Tuesday, January 13, 2015

Why I Have a Love/Hate Relationship with Pinterest

            In this entry I wanted to talk about Pinterest and why I’m simultaneously learning to love and hate it. For those of you who don’t know, Pinterest is a site where you can collect interesting links into albums, a lot of people use it for recipes, wedding planning, fashion ideas, home design, preparing for babies, etc. If you need to do it, Pinterest probably has plenty of links to make you feel oddly inspired and inadequate at the same time. So it isn’t surprising that Pinterest is full of activity and classroom setup ideas for teachers. Awesome right? Maybe. The problem isn’t Pinterest itself, the problem is how I see it being used.

            Last semester we had to do a group project in which we created sample lesson plans around a common theme and present it to the class. How I feel about that experience and everything that went wrong with my group could be a completely different entry, but for now I will keep us on topic and discuss how Pinterest factored into this. The philosophy at the college I study at, and therefore the center I work at, is to use emergent curriculum. In short, this means we observe the children’s interests and abilities and design curriculum for the near future around that in conjunction with the Preschool Learning Foundations (Which I will call PLF in the rest of this entry). We don’t have a year’s worth of curriculum planned out before the school year starts or specific themes planned for specific months.  This assignment was supposed to be a way to get practice at creating this curriculum. We were supposed to choose a theme (since we didn’t have actual children to observe for this specific class), do a brainstorming web where we consider what subthemes we can get from the topic and think about how these subthemes fit into the key areas of the PLF. Once we did this we were then supposed to form our lesson plans.

            I can’t speak for every group but I know in my group I had a very difficult time getting my group to work through the steps. As soon as we picked a theme they were on Pinterest looking up activities and wanting to copy them for our lesson plans. Now I do understand not everybody agrees with the philosophies of emergent curriculum or Reggio inspired activities – to some people worksheets and planned yearly curriculum is fine. But that wasn’t the assignment and it bothered me that people were so unwilling to think about the lessons, they found something that looked “cool” and just wanted to copy that. They didn’t want to discuss if it was developmentally appropriate, they didn’t want to discuss if it allowed exploration and authentic learning, and they didn’t even consider what aspects of the PLF these activities encompassed. In the end I ended up writing a new web for my group because I couldn’t get them to put the effort in and I was the one who put the effort into going through the PLF and tying that into our activities.

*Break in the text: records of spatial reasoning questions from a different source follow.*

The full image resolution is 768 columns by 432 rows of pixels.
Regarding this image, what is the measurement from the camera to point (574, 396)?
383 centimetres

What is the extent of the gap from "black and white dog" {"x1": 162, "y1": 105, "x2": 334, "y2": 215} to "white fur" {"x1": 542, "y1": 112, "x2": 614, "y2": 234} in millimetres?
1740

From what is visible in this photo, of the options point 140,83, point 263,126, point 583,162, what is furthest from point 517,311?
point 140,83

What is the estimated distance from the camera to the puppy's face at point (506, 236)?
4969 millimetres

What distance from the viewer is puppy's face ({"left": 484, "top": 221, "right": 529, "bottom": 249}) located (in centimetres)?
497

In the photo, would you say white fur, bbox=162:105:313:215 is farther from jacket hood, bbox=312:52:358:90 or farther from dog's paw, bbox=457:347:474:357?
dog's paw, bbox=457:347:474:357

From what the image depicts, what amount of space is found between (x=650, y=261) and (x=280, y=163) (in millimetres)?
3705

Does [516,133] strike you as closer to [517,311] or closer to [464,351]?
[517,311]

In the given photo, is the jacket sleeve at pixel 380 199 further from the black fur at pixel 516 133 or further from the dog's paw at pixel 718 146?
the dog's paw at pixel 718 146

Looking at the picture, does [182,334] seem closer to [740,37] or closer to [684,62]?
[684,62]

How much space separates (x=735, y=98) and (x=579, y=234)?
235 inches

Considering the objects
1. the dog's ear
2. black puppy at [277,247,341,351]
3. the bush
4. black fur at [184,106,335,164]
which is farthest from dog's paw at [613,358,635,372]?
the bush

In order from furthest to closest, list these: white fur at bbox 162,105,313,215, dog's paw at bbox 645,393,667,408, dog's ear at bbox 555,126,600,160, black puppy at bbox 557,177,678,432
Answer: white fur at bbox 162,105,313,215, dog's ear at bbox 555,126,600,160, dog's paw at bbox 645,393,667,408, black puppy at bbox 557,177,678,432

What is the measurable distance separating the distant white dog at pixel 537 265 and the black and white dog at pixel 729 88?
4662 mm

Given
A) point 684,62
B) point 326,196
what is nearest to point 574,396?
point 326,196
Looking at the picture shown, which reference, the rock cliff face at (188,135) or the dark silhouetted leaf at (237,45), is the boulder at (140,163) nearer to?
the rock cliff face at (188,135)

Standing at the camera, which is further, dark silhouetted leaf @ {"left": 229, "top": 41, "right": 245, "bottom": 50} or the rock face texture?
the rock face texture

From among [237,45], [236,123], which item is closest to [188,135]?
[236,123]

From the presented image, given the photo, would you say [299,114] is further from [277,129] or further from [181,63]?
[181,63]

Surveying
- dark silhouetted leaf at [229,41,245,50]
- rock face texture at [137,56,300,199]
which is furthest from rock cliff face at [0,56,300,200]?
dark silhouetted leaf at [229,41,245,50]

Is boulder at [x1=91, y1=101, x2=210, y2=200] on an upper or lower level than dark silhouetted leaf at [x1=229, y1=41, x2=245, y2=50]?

            The easiest explanations for this would be laziness or apathy, but I think there is more to it. For the classroom I’m working in we’ve been given assignments in designing certain aspects of the classroom and I took art and manipulatives/loose parts. I’ll admit I started looking at Pinterest for some inspiration and started to feel really intimidated. Seeing all the creative, amazing looking ideas on that site just makes anything you come up with on your own feel second class, it’s like comparing your average wedding to a celebrity wedding. I feel like all the extravagance on Pinterest has raised people’s standards but most of us don’t have the time, resources, or experience to do projects on the same level as the ones most shared, and therefore seen the most, and since none of our own ideas feel like they measure up we opt to copy the ones that seem better. And when we do decide to take something from Pinterest we desperately want our finished product to look like the finished product in those beautiful blog pictures. In a preschool setting this becomes problematic because we become overly concerned with the product and forget what is really important – the process. When you are painting your house you do it to make your house look nice, the purpose is to have a good finished product. But when preschoolers are painting this isn’t necessarily the case, when they are painting they are practicing fine motor skills, learning about colors, learning about the properties of paint or other materials, learning to express themselves, learning to share materials and space, and so much more. When we design activities for children this is what we need to have in mind, not how the end product compares to that beautiful Pinterest post.

            I want to make it clear that I’m not saying Pinterest is all bad – my own preschool album has a couple hundred pins on it. I just think Pinterest isn’t being used correctly, it should be inspiration but not a strict blueprint. And part of that means letting go of our own pride a bit. I feel like especially for people like me who are new at teaching there is a lot of pressure to prove ourselves with these amazing, original activities. Confidence comes from experience and when you don’t have a lot of experience it is hard to feel confident in your own ideas especially if you’re comparing yourself to these Pinterest activities. I’m guilty of this too, I’m having to stop myself from thinking every art idea I come up with is too simple and remember what matters is how the children benefit from it, not if I look amazingly creative to my fellow teachers. That really ties into my first post, I have to remind myself I’m still mastering the basics and I don’t need to be in expert mode yet.


            It is nice to know that there are teachers out there passionate about their jobs willing to share their experiences and other teachers furiously pinning activities they think will enrich their children’s experience. This exchange of ideas does have teachers trying new projects, experimenting with new materials, and hopefully getting away from doing the same activity over and over. Because of that I am grateful Pinterest exists. I think used as a guide, a starting point, it is incredibly valuable.